If you want results to be reproducible across different CPU architectures (x86, arm64 etc) one option is using fixed-point arithmetic.
I meant SSE registers but (typically) scalar instructions. That is, a 64 bit op is always executed with 64-bit arguments and no risk of extended precision sneaking in. The .NET Jit has that guarantee on x64.
> Using different optimizations ('Debug'/-O0 versus 'Release'/-O3 mode) will possibly produce different results, unless you are very careful.
Yes. But .NET I think is much more predictable in that case as I don’t observe differences from optimization either. Having a spec and a decent memory model and no undefined behavior makes the compiler worse at optimizing things but better at consistency I guess. If the language spec strictly defines what math operators do and prevents reordering and similar, then there isn’t much outside transcendental functions that can go wrong. On 32bit .NET this did go wrong because whether or not something was in an 80bit x87 register or spilled to a 64 bit memory value seemed to depend on the moon phase. Those were bad times.
> If you want results to be reproducible across different CPU architectures (x86, arm64 etc) one option is using fixed-point arithmetic.
Luckily I never had that need. .NET (C#), x86-64, Windows. In that target, things look extremely stable now.
Step outside into 32bit or non-windows or C/C++ or even non x86 then all bets are off obviously.
No, it does not.
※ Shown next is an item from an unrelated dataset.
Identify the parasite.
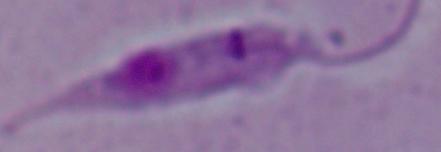

Leishmania.

Summary:
  - Magnification: 1000x
  - Modality: photomicrograph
There's plenty of subtle implementation differences between x86 CPUs of the same manufacturer. Usually different generations, but it's enough to mess up meteorology.
Can you give any examples of where two different CPUs have different or non IEEE compliant behavior (disregarding things like actual bugs or atypical settings)?
Let’s say for regular x64 code and SSE FP.
I’m surprised you say it’s common as I haven’t yet bumped into the problem and I have a large suite of complex FP tests (engineering calculations) that have reproduced to the last digit over 15 years and dozens of different test machines of all flavors.
Results calculated 2004 on P4’s still work out to the same results after millions of calculations on every cpu since then and dozens of versions of the software.
Which instructions are you using? I'd trust basic arithmetic, but I wouldn't trust functions like sine (AFAIK the standard fully specifies the former, but not the latter).
There’s lots of trig. But as far as I’m aware those have also been identical in SSE.
Edit: SSE actually do transcendentals at all so it’s possible I’m saved by stable software defined transcendentals in .net (effectively then the Windows x64 implementations)
Though I don't actually do any professional work with floats more than whatever distributed SQL correctness issues I get with sum() of doubles in the right/wrong order.
The error I try to correct are for visual/game code I wrote for fun & push through SSE.
More recently have started looking at bfloat16 which doesn't seem to have a lot of work done for this area.